Гуров сидел на завалинке и курил перед сном. Ночь была звездная и холодная. Он кутался в старый ватник и смотрел на небо, думая о своих делах и Алине, которую он так и не смог уберечь. Где она сейчас, что с ней?
– Дядечка, – тихо сказали совсем рядом.
Гуров повернул голову и увидел ту самую женщину, которая первая попалась ему на глаза утром. Теперь-то он знал, что ей не тридцать-сорок, а всего лишь двадцать шесть лет. Она была почти ровесницей Татьяны и Алины, но выглядела намного старше. Вот вам и жизнь в ладу с миром, людьми, собой и Богом… Девка сейчас выглядит как взрослая баба, а лет через десять старухой станет.
– Дядечка, вы завтра от нас уйдете?
– Да, Авдотьюшка, ухожу завтра, – назвал девушку Гуров так, как ее называли другие женщины.
– И не вернетесь больше?
– Кто знает, – задумчиво ответил Гуров. – Таня с вами не пропадет. Если и не смогу вернуться, вы ей сами поможете в город попасть. К вам ведь егеря и лесники наведываются.
– Вы за Танечку не беспокойтесь, дядечка, – взволнованно заговорила девушка и подсела к Гурову совсем близко. – Я ведь о другом сказать хотела…
– Говори.
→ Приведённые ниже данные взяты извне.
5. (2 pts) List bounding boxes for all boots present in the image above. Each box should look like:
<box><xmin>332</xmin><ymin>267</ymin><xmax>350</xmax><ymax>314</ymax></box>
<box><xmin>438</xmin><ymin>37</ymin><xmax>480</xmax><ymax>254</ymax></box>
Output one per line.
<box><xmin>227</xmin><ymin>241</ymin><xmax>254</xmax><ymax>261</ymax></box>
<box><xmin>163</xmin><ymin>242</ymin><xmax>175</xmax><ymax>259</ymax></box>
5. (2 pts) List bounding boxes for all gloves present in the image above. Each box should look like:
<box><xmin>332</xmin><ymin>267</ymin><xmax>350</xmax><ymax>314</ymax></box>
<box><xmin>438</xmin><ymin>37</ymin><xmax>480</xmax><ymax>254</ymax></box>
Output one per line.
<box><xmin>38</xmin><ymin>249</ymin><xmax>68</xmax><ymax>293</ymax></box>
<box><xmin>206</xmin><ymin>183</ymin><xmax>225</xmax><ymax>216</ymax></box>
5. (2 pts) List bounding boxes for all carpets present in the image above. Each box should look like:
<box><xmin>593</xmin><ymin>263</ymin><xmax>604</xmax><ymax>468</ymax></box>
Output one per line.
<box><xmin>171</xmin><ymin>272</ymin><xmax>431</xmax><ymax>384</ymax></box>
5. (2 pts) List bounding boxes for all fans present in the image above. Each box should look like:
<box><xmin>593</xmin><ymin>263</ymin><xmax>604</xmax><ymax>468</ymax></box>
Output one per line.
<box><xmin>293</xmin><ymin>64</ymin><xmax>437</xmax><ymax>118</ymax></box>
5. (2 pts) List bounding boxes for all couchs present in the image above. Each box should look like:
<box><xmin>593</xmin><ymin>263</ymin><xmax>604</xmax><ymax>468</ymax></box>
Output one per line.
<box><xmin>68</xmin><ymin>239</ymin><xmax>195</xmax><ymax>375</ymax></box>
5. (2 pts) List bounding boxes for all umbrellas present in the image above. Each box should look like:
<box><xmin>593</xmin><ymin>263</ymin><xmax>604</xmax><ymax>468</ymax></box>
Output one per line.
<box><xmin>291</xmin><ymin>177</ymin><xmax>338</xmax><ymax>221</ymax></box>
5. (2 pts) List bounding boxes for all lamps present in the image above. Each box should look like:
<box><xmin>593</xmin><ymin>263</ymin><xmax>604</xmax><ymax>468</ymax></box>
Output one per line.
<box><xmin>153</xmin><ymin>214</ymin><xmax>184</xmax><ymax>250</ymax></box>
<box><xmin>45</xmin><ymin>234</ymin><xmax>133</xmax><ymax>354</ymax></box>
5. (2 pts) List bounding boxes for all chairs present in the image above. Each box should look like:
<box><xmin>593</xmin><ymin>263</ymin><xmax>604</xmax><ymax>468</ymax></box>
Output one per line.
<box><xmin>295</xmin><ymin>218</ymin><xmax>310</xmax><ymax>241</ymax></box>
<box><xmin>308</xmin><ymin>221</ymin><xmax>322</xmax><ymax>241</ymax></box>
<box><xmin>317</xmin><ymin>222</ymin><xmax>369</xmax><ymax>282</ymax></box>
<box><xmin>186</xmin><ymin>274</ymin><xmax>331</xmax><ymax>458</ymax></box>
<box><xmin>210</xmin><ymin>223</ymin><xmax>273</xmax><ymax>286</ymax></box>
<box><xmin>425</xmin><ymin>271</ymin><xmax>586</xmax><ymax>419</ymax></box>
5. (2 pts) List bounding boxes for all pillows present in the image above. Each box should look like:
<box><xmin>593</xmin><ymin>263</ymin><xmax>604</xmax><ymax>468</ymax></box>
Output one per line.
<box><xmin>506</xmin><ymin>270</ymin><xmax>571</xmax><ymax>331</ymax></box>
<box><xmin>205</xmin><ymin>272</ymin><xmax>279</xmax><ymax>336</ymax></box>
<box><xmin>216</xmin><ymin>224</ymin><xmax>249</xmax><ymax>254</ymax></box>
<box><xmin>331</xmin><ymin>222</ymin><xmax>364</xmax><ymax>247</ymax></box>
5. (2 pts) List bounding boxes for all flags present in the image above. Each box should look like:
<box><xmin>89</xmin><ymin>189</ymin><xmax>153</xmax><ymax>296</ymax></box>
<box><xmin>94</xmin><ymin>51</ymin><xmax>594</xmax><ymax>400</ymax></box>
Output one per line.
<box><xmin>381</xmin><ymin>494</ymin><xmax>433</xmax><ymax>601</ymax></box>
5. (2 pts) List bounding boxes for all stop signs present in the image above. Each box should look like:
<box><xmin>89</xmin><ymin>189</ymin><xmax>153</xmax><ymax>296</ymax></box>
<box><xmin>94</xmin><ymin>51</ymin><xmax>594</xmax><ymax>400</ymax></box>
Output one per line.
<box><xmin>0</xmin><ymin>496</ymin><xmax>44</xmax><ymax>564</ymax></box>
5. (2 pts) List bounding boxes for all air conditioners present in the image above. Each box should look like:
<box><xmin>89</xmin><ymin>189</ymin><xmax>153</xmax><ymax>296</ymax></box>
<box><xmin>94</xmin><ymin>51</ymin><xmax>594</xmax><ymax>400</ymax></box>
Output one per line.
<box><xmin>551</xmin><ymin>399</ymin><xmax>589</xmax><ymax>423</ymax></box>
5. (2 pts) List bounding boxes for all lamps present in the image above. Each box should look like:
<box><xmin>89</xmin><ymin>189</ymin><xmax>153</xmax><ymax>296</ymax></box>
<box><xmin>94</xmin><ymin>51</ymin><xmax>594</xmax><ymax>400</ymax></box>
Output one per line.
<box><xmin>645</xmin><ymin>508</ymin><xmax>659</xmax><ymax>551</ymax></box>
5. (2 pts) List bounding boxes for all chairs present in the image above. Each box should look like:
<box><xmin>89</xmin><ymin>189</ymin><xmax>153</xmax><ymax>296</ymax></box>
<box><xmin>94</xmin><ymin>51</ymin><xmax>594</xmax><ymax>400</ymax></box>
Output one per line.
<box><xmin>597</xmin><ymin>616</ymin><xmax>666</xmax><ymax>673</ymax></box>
Спроси что хотела?
– Дядечка, вы не сердитесь… я не знаю, как сказать, – еще больше заволновалась Авдотья, теребя уголки своего платка и опуская глаза, – вы только не рассердитесь и батюшке не говорите.
– Да что с тобой? – удивился Гуров, стараясь говорить так, чтобы его голос звучал тепло и мягко. – Ты чего хочешь-то, Авдотья?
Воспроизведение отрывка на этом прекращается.